Si la habitación compartida en Rodeo fue motivo de comentario para algún integrante de la comitiva (por la falta de privacidad), con mayor razón merecieron lamentaciones las ásperas condiciones de vida en los 4.000 metros sobre el nivel del mar donde se ubica el campamento de Veladero.
Fue el miércoles 23 de septiembre. El día comenzó temprano en extremo. A las 5 de la madrugada todos los integrantes de la comitiva debían estar fuera de la cabaña, con el equipaje embalado y prestos a abordar el bus que sería el lugar donde más horas pasarían el resto de la jornada, hasta las 23.
Las recomendaciones comenzaron apenas arrancó el vehículo pesado. Ingerir abundante agua, en pequeños sorbos, hasta alcanzar al menos los dos litros. Colocarse las gafas oscuras –provistas por la empresa minera- incluso dentro del bus debido a la radiación ultravioleta en la alta montaña. Cambiarse el calzado “civil” por los borceguíes industriales. Usar el casco protector en todo lugar para protegerse en caso de que vuele una roca, aunque parezca poco probable. Fundamentalmente, ser respetuoso de los horarios: cinco minutos para tomar fotografías en determinado punto jamás podrían ser seis minutos.
Tanto reglamento, cuasi-marcial, fastidió a algunos. “¡Así no se puede trabajar! ¡Si querés, no saco más fotos y listo!”, protestó un fotógrafo de un importante medio de comunicación nacional. “Quiero aclarar que las condiciones de seguridad de la mina son innegociables”, respondió escueto el responsable de coordinar el grupo.
Habían pasado las 7.30 cuando el contingente atravesó el umbral de Tudcum, donde se encuentra la garita de ingreso a Veladero. De ahí en más, restaban 4 horas de ascenso a no más de 40 kilómetros por hora, velocidad máxima permitida para vehículos pesados. La huella minera invitaba a acelerar porque un tratamiento con sales le da aspecto de solidez y sensación de asfalto. Pero es sólo una sensación. Y la alta montaña no perdona las imprudencias, según explicaron los anfitriones.

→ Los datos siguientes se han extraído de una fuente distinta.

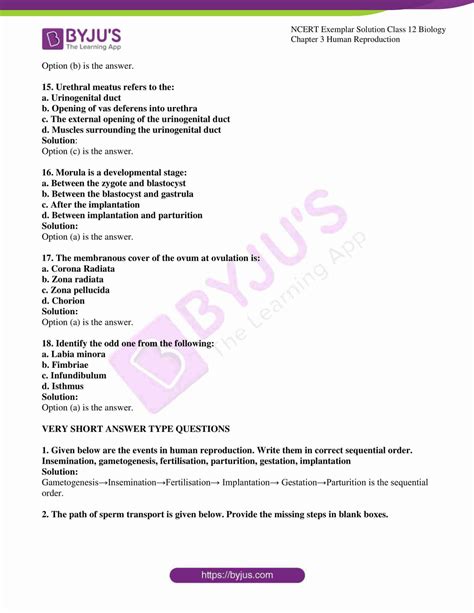 BYJU'S
The Learning App

NCERT Exemplar Solution Class 12 Biology
Chapter 3 Human Reproduction

Option (b) is the answer.

15. Urethral meatus refers to the:
a. Urinogenital duct
b. Opening of vas deferens into urethra
c. The external opening of the urinogenital duct
d. Muscles surrounding the urinogenital duct
Solution:
Option (c) is the answer.

16. Morula is a developmental stage:
a. Between the zygote and blastocyst
b. Between the blastocyst and gastrula
c. After the implantation
d. Between implantation and parturition
Solution:
Option (a) is the answer.

17. The membranous cover of the ovum at ovulation is:
a. Corona Radiata
b. Zona radiata
c. Zona pellucida
d. Chorion
Solution:
Option (a) is the answer.

18. Identify the odd one from the following:
a. Labia minora
b. Fimbriae
c. Infundibulum
d. Isthmus
Solution:
Option (a) is the answer.

VERY SHORT ANSWER TYPE QUESTIONS

1. Given below are the events in human reproduction. Write them in correct sequential order. Insemination, gametogenesis, fertilisation, parturition, gestation, implantation
Solution:
Gametogenesis→Insemination→Fertilisation→ Implantation→ Gestation→Parturition is the sequential order.

2. The path of sperm transport is given below. Provide the missing steps in blank boxes.

BYJU'S The Learning App

https://byjus.com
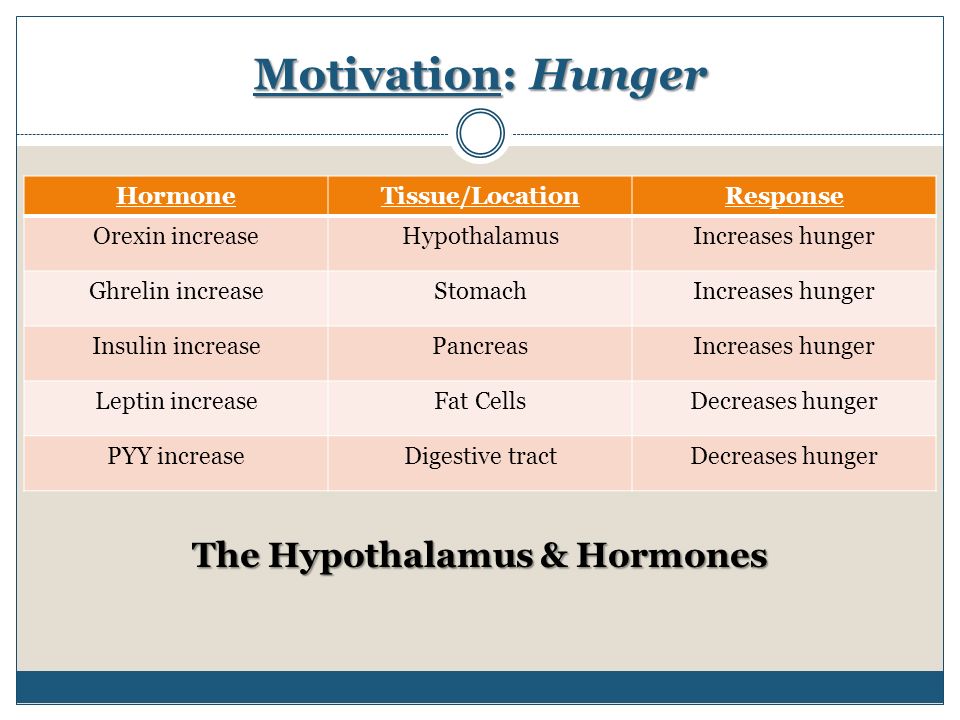 Motivation: Hunger

| Hormone | Tissue/Location | Response |
|---|---|---|
| Orexin increase | Hypothalamus | Increases hunger |
| Ghrelin increase | Stomach | Increases hunger |
| Insulin increase | Pancreas | Increases hunger |
| Leptin increase | Fat Cells | Decreases hunger |
| PYY increase | Digestive tract | Decreases hunger |

The Hypothalamus & Hormones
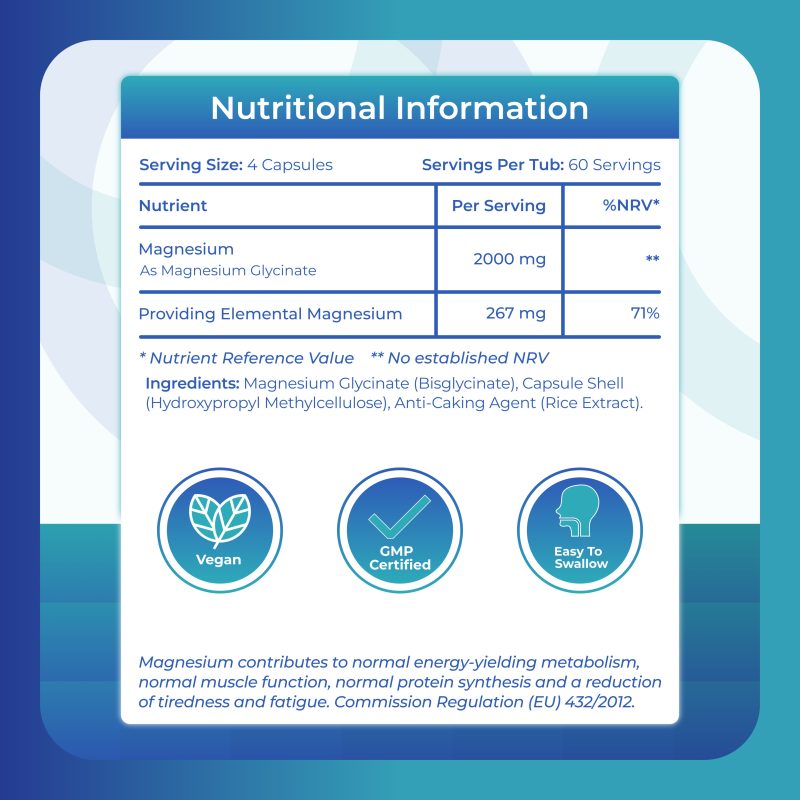 Nutritional Information

Serving Size: 4 Capsules Servings Per Tub: 60 Servings

| Nutrient | Per Serving | %NRV* |
|---|---|---|
| Magnesium As Magnesium Glycinate | 2000 mg | ** |
| Providing Elemental Magnesium | 267 mg | 71% |

* Nutrient Reference Value ** No established NRV

Ingredients: Magnesium Glycinate (Bisglycinate), Capsule Shell (Hydroxypropyl Methylcellulose), Anti-Caking Agent (Rice Extract).

Vegan

GMP Certified

Easy To Swallow

Magnesium contributes to normal energy-yielding metabolism, normal muscle function, normal protein synthesis and a reduction of tiredness and fatigue. Commission Regulation (EU) 432/2012.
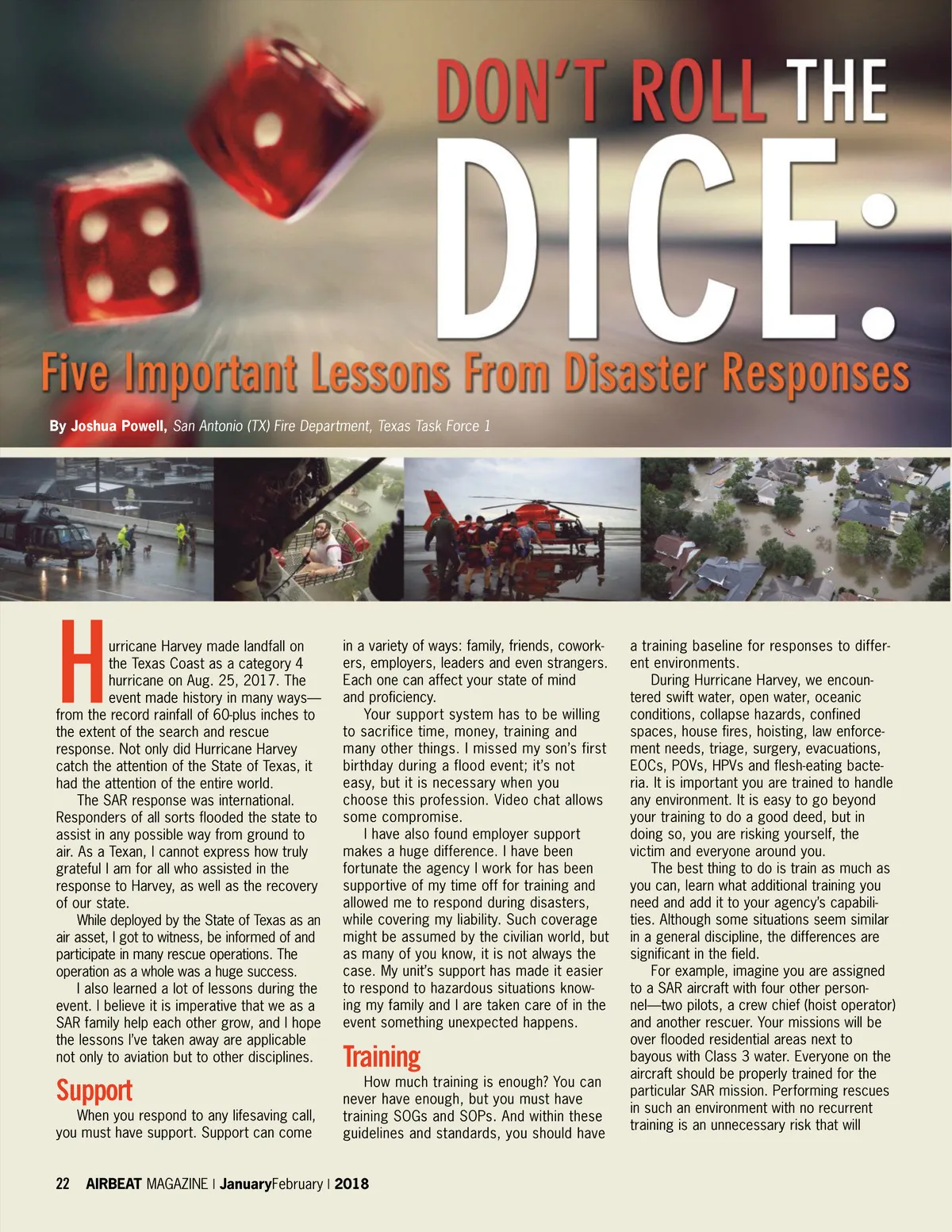 DON'T ROLL THE DICE:

Five Important Lessons From Disaster Responses

By Joshua Powell, San Antonio (TX) Fire Department, Texas Task Force 1

Hurricane Harvey made landfall on the Texas Coast as a category 4 hurricane on Aug. 25, 2017. The event made history in many ways—from the record rainfall of 60-plus inches to the extent of the search and rescue response. Not only did Hurricane Harvey catch the attention of the State of Texas, it had the attention of the entire world.

The SAR response was international. Responders of all sorts flooded the state to assist in any possible way from ground to air. As a Texan, I cannot express how truly grateful I am for all who assisted in the response to Harvey, as well as the recovery of our state.

While deployed by the State of Texas as an air asset, I got to witness, be informed of and participate in many rescue operations. The operation as a whole was a huge success.

I also learned a lot of lessons during the event. I believe it is imperative that we as a SAR family help each other grow, and I hope the lessons I've taken away are applicable not only to aviation but to other disciplines.

Support

When you respond to any lifesaving call, you must have support. Support can come in a variety of ways: family, friends, coworkers, employers, leaders and even strangers. Each one can affect your state of mind and proficiency.

Your support system has to be willing to sacrifice time, money, training and many other things. I missed my son's first birthday during a flood event; it's not easy, but it is necessary when you choose this profession. Video chat allows some compromise.

I have also found employer support makes a huge difference. I have been fortunate the agency I work for has been supportive of my time off for training and allowed me to respond during disasters, while covering my liability. Such coverage might be assumed by the civilian world, but as many of you know, it is not always the case. My unit's support has made it easier to respond to hazardous situations knowing my family and I are taken care of in the event something unexpected happens.

Training

How much training is enough? You can never have enough, but you must have training SOGs and SOPs. And within these guidelines and standards, you should have a training baseline for responses to different environments.

During Hurricane Harvey, we encountered swift water, open water, oceanic conditions, collapse hazards, confined spaces, house fires, hoisting, law enforcement needs, triage, surgery, evacuations, EOCs, POVs, HPVs and flesh-eating bacteria. It is important you are trained to handle any environment. It is easy to go beyond your training to do a good deed, but in doing so, you are risking yourself, the victim and everyone around you.

The best thing to do is train as much as you can, learn what additional training you need and add it to your agency's capabilities. Although some situations seem similar in a general discipline, the differences are significant in the field.

For example, imagine you are assigned to a SAR aircraft with four other personnel—two pilots, a crew chief (hoist operator) and another rescuer. Your missions will be over flooded residential areas next to bayous with Class 3 water. Everyone on the aircraft should be properly trained for the particular SAR mission. Performing rescues in such an environment with no recurrent training is an unnecessary risk that will

22 AIRBEAT MAGAZINE | JanuaryFebruary | 2018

De ahí en adelante el paisaje mostró un abanico de colores que sólo quien conoce la cordillera puede dimensionar. Grupos de guanacos serenos observaron a la distancia el bus que se desplazaba lento por la inmensidad. “Noten cómo no se espantan, porque aquí nadie los persigue ni los molesta: hemos conseguido aumentar significativamente la población de guanacos”, destacó el guía minero, tratando de convencer a los comunicadores porteños.
La ocasión sirvió para hablar del plan de reimplantación de vegas. Esos “oasis” de pastos duros y agua buena para los animales que crecen en medio de la aridez de la roca, que Barrick se propone recuperar porque desaparecieron 25 hectáreas por el proyecto Veladero. Llevan 20 hectáreas reimplantadas –algunas con mayor éxito que otras- según dijeron los conductores del grupo.
“Están tomando agua, ¿no?”, insistió una geóloga de la compañía a cada instante. El oxígeno empezaba a faltar. En realidad, no hay menos oxígeno en la alta montaña que a nivel del mar, pero cuesta más asimilarlo, por la menor presión atmosférica. Como sea, el impacto en el organismo comenzó a sentirse. Y el preciado gas envasado en tubo inició su ronda entre las butacas del bus, para aliviar la cefalea de los pasajeros.
“¡Yo no sufro más! ¡Pedí oxígeno vos también, ya vas a ver que se te pasa todo! ¿Qué necesidad de sufrir? ¡Pedí oxígeno y listo!”, aconsejó eufórico un periodista a otro, celebrando el efecto de la mascarilla que recién había abandonado.